Commenting on this research for Medscape Medical News, Scott Hadland, MD, MPH, chief of adolescent and young adult medicine at Mass General for Children, Boston, Massachusetts, said, "Ideally, treatment should be patient-centered. When someone is receiving care for an opioid use disorder and is also using cannabis, we as clinicians should be working with the patient to determine whether they're interested in and able to cut back on their cannabis use at the same time as their opioid use."

"In many cases, patients choose not to make changes to their cannabis use. This might be because they have physical pain and cannabis might be helping to control it. There are lots of other reasons patients might choose to continue their cannabis use," Hadland said.

"Regardless, we always want to meet the patient where they are and support any positive changes they're seeking to make with their opioid use, even if they aren't able to make changes in their cannabis use," he told Medscape Medical News.

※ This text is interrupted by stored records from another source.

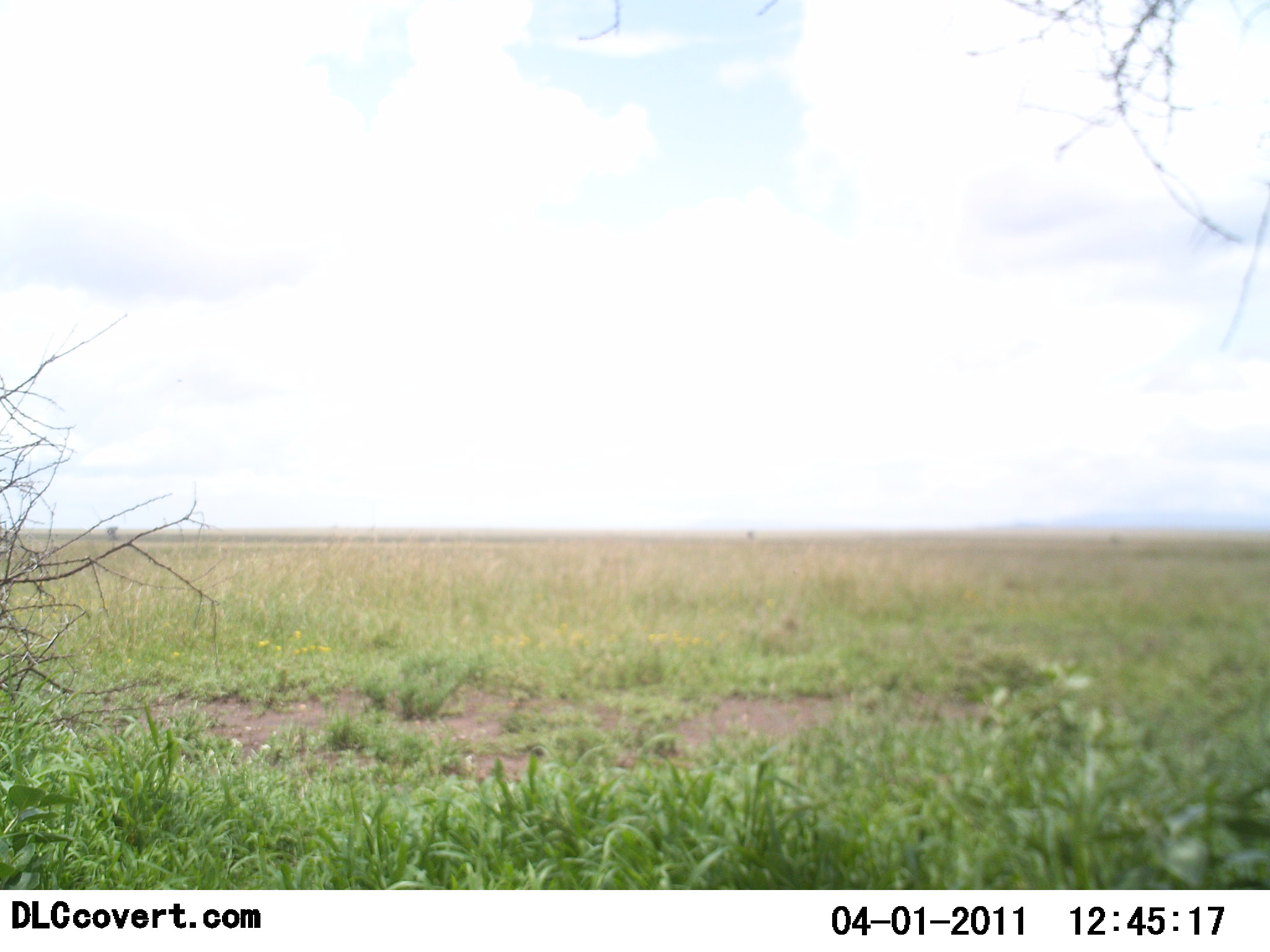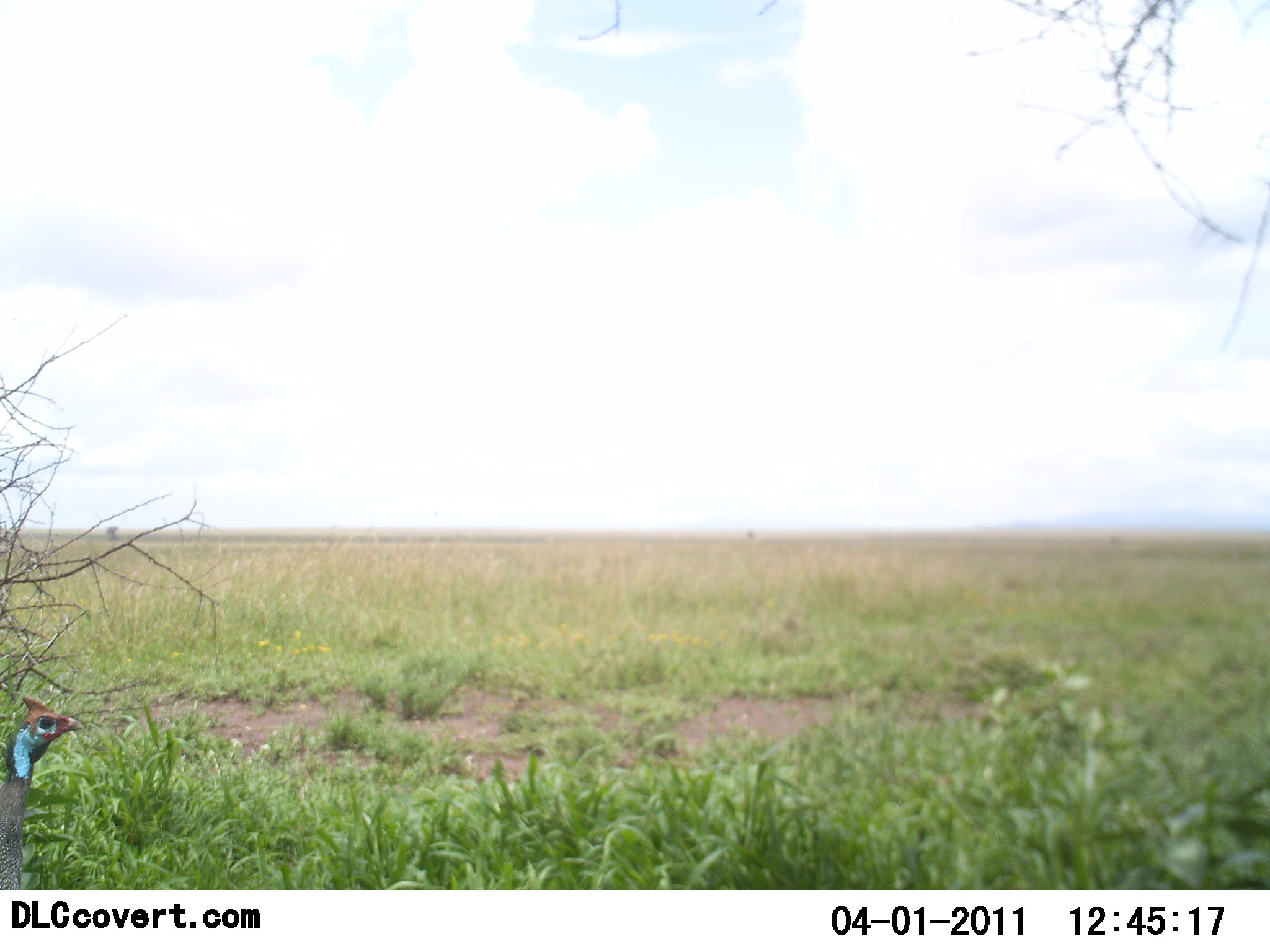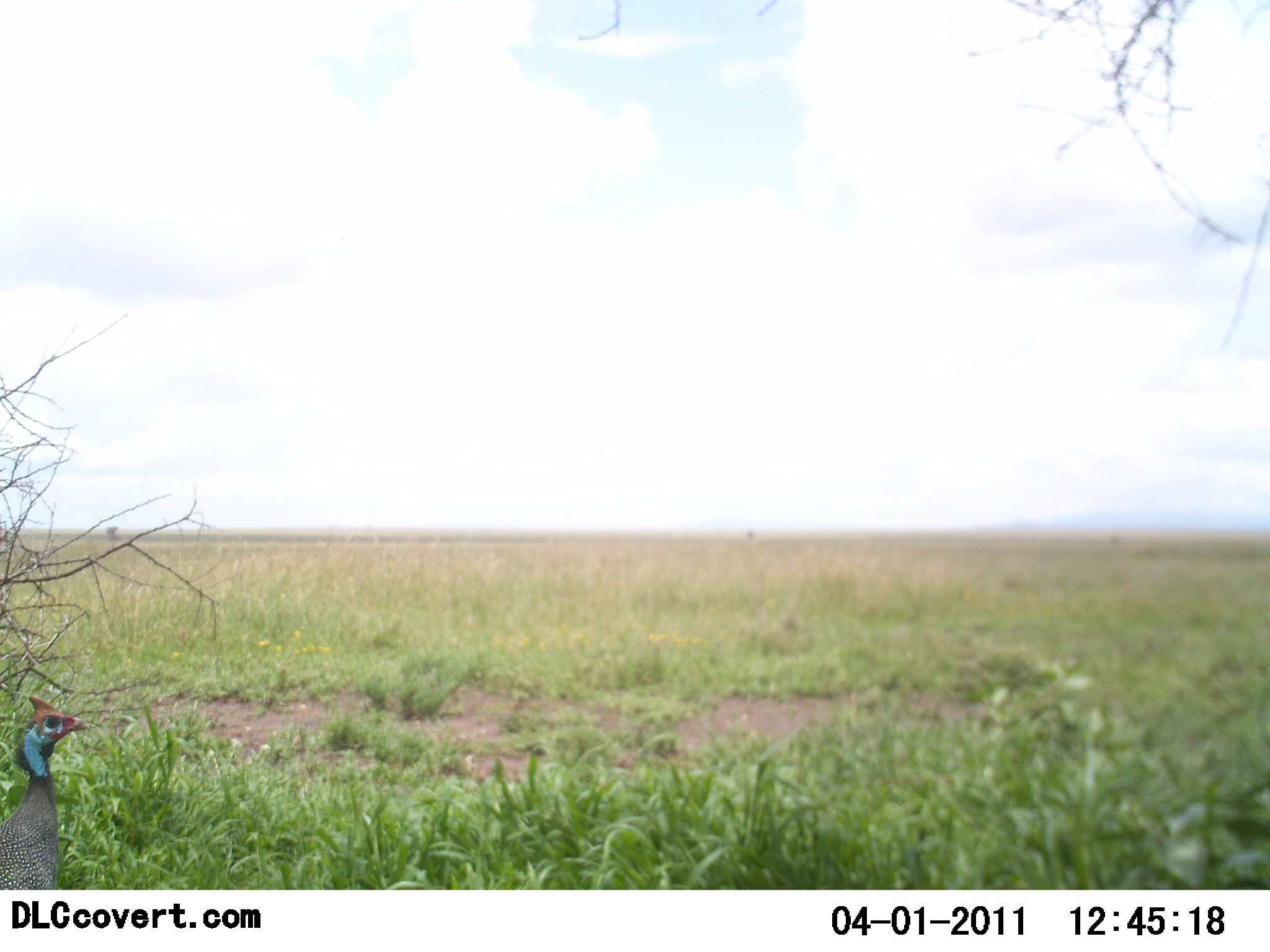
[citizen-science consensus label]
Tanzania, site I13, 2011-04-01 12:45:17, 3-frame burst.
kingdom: Animalia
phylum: Chordata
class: Aves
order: Galliformes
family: Numididae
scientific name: Numididae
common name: guinea fowl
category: guineafowl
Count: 1.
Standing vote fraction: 86%.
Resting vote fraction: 0%.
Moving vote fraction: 7%.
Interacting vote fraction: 7%.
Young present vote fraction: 0%.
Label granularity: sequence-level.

Hadland said a noteworthy finding in this study is that cannabis use doesn't necessarily help people discontinue opioids.

"Some have argued that cannabis might be a 'replacement' of sorts for opioids (since, for example, they can both address symptoms of physical pain), but these data suggest that cannabis may not necessarily help in this way," Hadland said.

Funding for the study was provided by grants from the National Institute on Drug Abuse and Doris Duke Charitable Foundation. De Aquino was supported in clinical trials by Jazz Pharmaceuticals, specifically through medication provisions, and was a compensated consultant for Boehringer Ingelheim. Costa and Hadland had no relevant disclosures.